Remplacer la chaudière à l'identique, ou passer à la pompe à chaleur ?
Faut-il vraiment changer de système, ou remettre une chaudière ?
Faits vérifiés le
Le reste de ce journal suppose la décision prise. Celle-ci ne la suppose pas. Votre chaudière est en fin de vie, et remettre la même reste une option : voici ce qui a changé, et ce qui fait qu’un projet de pompe à chaleur tient ou non.
L’écart financier n’est plus le même qu’il y a deux ans
Remettre une chaudière à gaz ou à fioul, aujourd’hui, c’est payer plein tarif.

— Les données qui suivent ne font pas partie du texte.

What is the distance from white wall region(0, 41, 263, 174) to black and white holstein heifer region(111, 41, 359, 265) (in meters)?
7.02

Trois avantages ont disparu, et ils sont partis à des dates différentes, ce qui explique que beaucoup de gens les croient encore en vigueur :
- MaPrimeRénov’ pour une chaudière gaz : supprimée.

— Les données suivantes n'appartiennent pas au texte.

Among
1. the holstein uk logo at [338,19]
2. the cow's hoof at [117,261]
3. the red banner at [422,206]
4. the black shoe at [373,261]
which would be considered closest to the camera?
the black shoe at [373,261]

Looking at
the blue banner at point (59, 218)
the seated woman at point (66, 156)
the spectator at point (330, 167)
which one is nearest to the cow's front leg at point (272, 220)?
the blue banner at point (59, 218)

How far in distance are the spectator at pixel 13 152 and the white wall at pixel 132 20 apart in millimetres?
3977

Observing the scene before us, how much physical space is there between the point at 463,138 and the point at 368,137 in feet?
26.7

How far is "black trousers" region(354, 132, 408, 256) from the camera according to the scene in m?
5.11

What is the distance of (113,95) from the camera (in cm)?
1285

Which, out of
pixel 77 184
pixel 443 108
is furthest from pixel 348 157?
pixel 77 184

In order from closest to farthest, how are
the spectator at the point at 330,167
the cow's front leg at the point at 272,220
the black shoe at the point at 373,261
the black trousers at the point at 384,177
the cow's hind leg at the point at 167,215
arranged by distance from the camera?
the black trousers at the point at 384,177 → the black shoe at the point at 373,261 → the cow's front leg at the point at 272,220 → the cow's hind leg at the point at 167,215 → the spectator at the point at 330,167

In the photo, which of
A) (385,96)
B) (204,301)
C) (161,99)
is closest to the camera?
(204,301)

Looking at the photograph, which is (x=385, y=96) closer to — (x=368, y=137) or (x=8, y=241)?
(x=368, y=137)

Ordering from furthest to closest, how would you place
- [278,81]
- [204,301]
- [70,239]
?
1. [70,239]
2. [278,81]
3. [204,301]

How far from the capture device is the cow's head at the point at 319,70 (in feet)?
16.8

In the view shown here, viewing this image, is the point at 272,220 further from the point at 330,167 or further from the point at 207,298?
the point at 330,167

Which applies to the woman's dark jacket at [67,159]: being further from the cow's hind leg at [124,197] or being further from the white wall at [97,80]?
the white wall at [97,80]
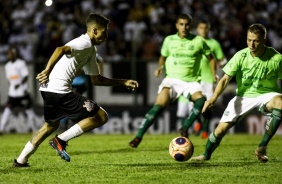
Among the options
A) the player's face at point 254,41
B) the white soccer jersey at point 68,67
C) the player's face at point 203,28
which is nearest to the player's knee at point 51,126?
the white soccer jersey at point 68,67

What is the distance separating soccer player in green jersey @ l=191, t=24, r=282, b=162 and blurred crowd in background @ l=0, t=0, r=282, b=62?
379 inches

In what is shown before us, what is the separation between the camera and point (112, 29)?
21984mm

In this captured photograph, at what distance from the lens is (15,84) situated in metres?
18.9

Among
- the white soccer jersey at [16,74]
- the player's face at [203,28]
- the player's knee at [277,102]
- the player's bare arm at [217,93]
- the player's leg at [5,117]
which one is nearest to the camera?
the player's bare arm at [217,93]

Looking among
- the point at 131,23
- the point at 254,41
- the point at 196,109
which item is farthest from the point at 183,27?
the point at 131,23

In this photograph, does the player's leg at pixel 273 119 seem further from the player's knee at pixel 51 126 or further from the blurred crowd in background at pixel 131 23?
the blurred crowd in background at pixel 131 23

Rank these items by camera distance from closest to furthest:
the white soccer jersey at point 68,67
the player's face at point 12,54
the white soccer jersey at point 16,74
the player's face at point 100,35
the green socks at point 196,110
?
the white soccer jersey at point 68,67, the player's face at point 100,35, the green socks at point 196,110, the player's face at point 12,54, the white soccer jersey at point 16,74

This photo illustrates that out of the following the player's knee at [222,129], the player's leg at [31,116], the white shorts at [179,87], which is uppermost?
the player's knee at [222,129]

- Coup de pouce chauffage : les chaudières gaz n’y sont plus éligibles depuis le 1 er janvier 2026 (economie.gouv.fr).
- TVA à 5,5 % : supprimée depuis le 1 er mars 2025 pour les chaudières à combustibles fossiles, qui relèvent du taux normal de 20 % (fiche F23568).
Une pompe à chaleur air-eau, à l’inverse, garde les quatre : MaPrimeRénov’ jusqu’à 5 000 €, la prime des certificats d’économies d’énergie, la TVA à 5,5 % et l’éco-prêt à taux zéro sans condition de ressources.

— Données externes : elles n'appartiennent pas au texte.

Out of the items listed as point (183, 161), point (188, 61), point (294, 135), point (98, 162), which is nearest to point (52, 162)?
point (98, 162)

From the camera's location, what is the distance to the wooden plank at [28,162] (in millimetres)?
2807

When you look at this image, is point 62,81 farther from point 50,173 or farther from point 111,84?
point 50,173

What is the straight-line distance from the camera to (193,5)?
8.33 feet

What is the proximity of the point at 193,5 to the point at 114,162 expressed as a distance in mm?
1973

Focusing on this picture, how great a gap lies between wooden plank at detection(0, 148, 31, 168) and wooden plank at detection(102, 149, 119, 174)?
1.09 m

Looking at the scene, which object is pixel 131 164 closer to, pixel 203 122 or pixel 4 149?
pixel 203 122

Sur la seule TVA, l’écart atteint 1 740 € pour un chantier de 12 000 € hors taxes. Ce n’est pas une prime, ce n’est pas soumis à vos revenus, et personne n’a de dossier à déposer pour l’obtenir.
Et si votre logement est classé E, F ou G et que vous envisagez un bouquet de travaux, sachez qu’en rénovation d’ampleur, depuis le 1 er septembre 2026, un système gaz ou fioul ne peut plus être conservé en maison individuelle. Remettre une chaudière ferme cette porte.
Ce que l’écart de prix ne vous dit pas
Il ne vous dit pas ce que vous consommerez. Une pompe à chaleur mal dimensionnée, posée sur des émetteurs qui ne suivent pas, coûte plus cher à l’usage qu’une bonne chaudière à condensation. Aucune économie ne peut vous être garantie, et nous n’en annoncerons aucune.
Ce qui décide, ce n’est pas la machine. C’est votre installation existante.
À quoi ressemble un projet qui tient
Six conditions. Elles se vérifient toutes avant de signer, et aucune ne demande d’être technicien.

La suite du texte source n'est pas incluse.